§ **課題の要件**:
下に示す居住用財産の特別控除に関する裁決文のうち、「(イ)請求人は、平成4年中に」で始まり「申告が必要である旨言われた。」に至るまでの部分を、一字一句変えずに書き写してもらえますか。

== 文書本文

イ 次の事実については、請求人及び原処分庁の双方に争いはなく、当審判所の調査によってもその事実が認められる。
(イ)請求人は、平成4年中に居住用財産を譲渡し、当該譲渡について居住用財産の特別控除を適用して分離短期譲渡所得の金額を計算し、同特別控除の適用要件を具備した平成4年分の確定申告書を提出していること。
(ロ)請求人は、平成5年中に居住用家屋を新築し、住宅取得等特別控除を適用して平成5年分の確定申告書を提出していること。
(ハ)請求人は、平成6年4月14日に、平成4年分において分離短期譲渡所得の金額について、居住用財産の特別控除の適用をしないとした修正申告書を提出していること。
ロ 請求人は、当審判所に対して、次の内容の答述をしている。
(イ)平成4年分の確定申告書は、自分で作成し提出した。
(ロ)平成6年4月ころ、原処分庁所属の職員から、居住用財産の特別控除の適用を受けている場合には、住宅取得等特別控除の適用は受けられないという指摘を受け、平成5年分について修正申告が必要である旨言われた。
(ハ)居住用財産の特別控除の適用を受けている場合、住宅取得等特別控除の適用はないということは、原処分庁所属の職員から指摘されるまで知らなかった。

====
== 抽出資料

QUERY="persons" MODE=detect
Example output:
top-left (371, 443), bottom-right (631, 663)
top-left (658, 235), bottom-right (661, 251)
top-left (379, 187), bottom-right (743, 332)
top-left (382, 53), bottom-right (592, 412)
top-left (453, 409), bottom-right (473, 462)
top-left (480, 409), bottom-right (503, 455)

====

§ **解答**:
(イ)請求人は、平成4年中に居住用財産を譲渡し、当該譲渡について居住用財産の特別控除を適用して分離短期譲渡所得の金額を計算し、同特別控除の適用要件を具備した平成4年分の確定申告書を提出していること。
(ロ)請求人は、平成5年中に居住用家屋を新築し、住宅取得等特別控除を適用して平成5年分の確定申告書を提出していること。
(ハ)請求人は、平成6年4月14日に、平成4年分において分離短期譲渡所得の金額について、居住用財産の特別控除の適用をしないとした修正申告書を提出していること。
ロ 請求人は、当審判所に対して、次の内容の答述をしている。
(イ)平成4年分の確定申告書は、自分で作成し提出した。
(ロ)平成6年4月ころ、原処分庁所属の職員から、居住用財産の特別控除の適用を受けている場合には、住宅取得等特別控除の適用は受けられないという指摘を受け、平成5年分について修正申告が必要である旨言われた。